GIVEN EXERCISE:
Copy out these rows with every "helmet chin strap" replaced by "chin strap", changing nothing else, and leave out the pictures.
** start EXERCISE INPUT **
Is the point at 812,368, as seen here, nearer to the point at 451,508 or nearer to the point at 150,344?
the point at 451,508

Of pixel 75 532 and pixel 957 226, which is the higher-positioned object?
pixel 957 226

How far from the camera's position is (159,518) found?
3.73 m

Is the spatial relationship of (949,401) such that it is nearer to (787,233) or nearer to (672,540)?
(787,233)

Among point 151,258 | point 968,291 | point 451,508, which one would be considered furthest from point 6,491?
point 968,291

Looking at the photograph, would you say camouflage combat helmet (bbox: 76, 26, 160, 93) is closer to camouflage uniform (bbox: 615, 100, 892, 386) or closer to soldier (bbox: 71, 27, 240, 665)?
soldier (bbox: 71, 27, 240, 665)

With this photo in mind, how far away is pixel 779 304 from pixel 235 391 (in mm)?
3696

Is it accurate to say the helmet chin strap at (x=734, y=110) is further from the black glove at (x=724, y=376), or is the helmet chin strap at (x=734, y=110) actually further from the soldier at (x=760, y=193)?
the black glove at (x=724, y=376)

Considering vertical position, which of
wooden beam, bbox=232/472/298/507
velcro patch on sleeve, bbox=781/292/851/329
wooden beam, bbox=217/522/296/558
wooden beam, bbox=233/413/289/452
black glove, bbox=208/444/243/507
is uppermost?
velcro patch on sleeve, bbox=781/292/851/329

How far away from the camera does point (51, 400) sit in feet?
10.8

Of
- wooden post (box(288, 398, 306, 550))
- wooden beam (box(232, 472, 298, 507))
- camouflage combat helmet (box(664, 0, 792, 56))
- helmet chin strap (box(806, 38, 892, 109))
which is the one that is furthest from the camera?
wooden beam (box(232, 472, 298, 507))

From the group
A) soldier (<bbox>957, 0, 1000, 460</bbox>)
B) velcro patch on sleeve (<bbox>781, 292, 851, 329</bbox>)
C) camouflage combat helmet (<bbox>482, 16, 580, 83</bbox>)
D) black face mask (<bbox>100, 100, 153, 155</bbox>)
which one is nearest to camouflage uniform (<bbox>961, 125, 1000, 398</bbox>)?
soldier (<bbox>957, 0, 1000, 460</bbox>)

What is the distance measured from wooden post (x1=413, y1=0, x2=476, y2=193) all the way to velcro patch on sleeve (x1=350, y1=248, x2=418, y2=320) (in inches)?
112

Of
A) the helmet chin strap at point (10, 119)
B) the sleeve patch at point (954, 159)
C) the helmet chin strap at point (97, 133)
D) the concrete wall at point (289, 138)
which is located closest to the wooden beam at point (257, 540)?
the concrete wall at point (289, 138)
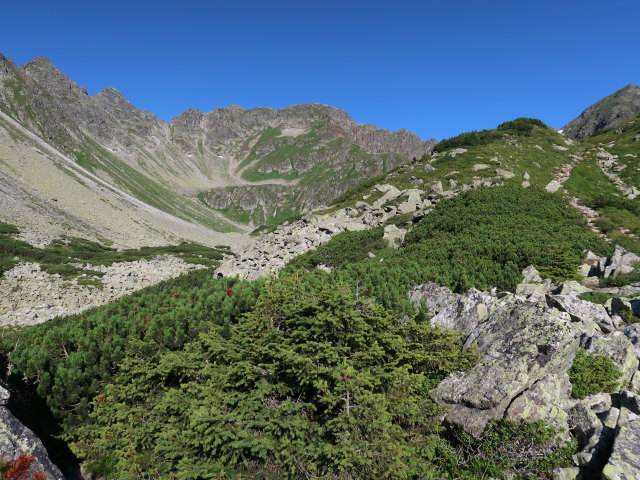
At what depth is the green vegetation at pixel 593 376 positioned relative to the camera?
** end EXERCISE INPUT **
FINAL RESULT:
Is the point at 812,368, as seen here, nearer to the point at 451,508 or nearer to the point at 150,344?
the point at 451,508

Of pixel 75 532 and pixel 957 226, which is the higher-positioned object?
pixel 957 226

How far from the camera's position is (159,518) found?
3.73 m

Is the spatial relationship of (949,401) such that it is nearer to (787,233) or nearer to (672,540)?
(787,233)

Among point 151,258 | point 968,291 | point 451,508, which one would be considered furthest from point 6,491?
point 968,291

Looking at the photograph, would you say camouflage combat helmet (bbox: 76, 26, 160, 93) is closer to camouflage uniform (bbox: 615, 100, 892, 386) or closer to soldier (bbox: 71, 27, 240, 665)?
soldier (bbox: 71, 27, 240, 665)

With this photo in mind, how far away is pixel 779 304 from pixel 235 391 (in mm)?
3696

Is it accurate to say the chin strap at (x=734, y=110) is further from the black glove at (x=724, y=376), or is the chin strap at (x=734, y=110) actually further from the soldier at (x=760, y=193)?
the black glove at (x=724, y=376)

Considering vertical position, which of
wooden beam, bbox=232/472/298/507
velcro patch on sleeve, bbox=781/292/851/329
wooden beam, bbox=217/522/296/558
wooden beam, bbox=233/413/289/452
black glove, bbox=208/444/243/507
is uppermost?
velcro patch on sleeve, bbox=781/292/851/329

How far away from the camera does point (51, 400) sit in feet?
10.8

Of
- wooden post (box(288, 398, 306, 550))
- wooden beam (box(232, 472, 298, 507))
- camouflage combat helmet (box(664, 0, 792, 56))
- chin strap (box(806, 38, 892, 109))
which is the one that is furthest from the camera?
wooden beam (box(232, 472, 298, 507))

From the group
A) soldier (<bbox>957, 0, 1000, 460</bbox>)
B) velcro patch on sleeve (<bbox>781, 292, 851, 329</bbox>)
C) camouflage combat helmet (<bbox>482, 16, 580, 83</bbox>)
D) black face mask (<bbox>100, 100, 153, 155</bbox>)
which one is nearest to camouflage uniform (<bbox>961, 125, 1000, 398</bbox>)?
soldier (<bbox>957, 0, 1000, 460</bbox>)

What is the distance measured from wooden post (x1=413, y1=0, x2=476, y2=193) all the way to velcro patch on sleeve (x1=350, y1=248, x2=418, y2=320) (in inches)?
112

Of
A) the chin strap at point (10, 119)
B) the sleeve patch at point (954, 159)
C) the chin strap at point (97, 133)
D) the concrete wall at point (289, 138)
which is located closest to the wooden beam at point (257, 540)?
the concrete wall at point (289, 138)
At what depth is the green vegetation at pixel 593 376 positioned relative to the camera?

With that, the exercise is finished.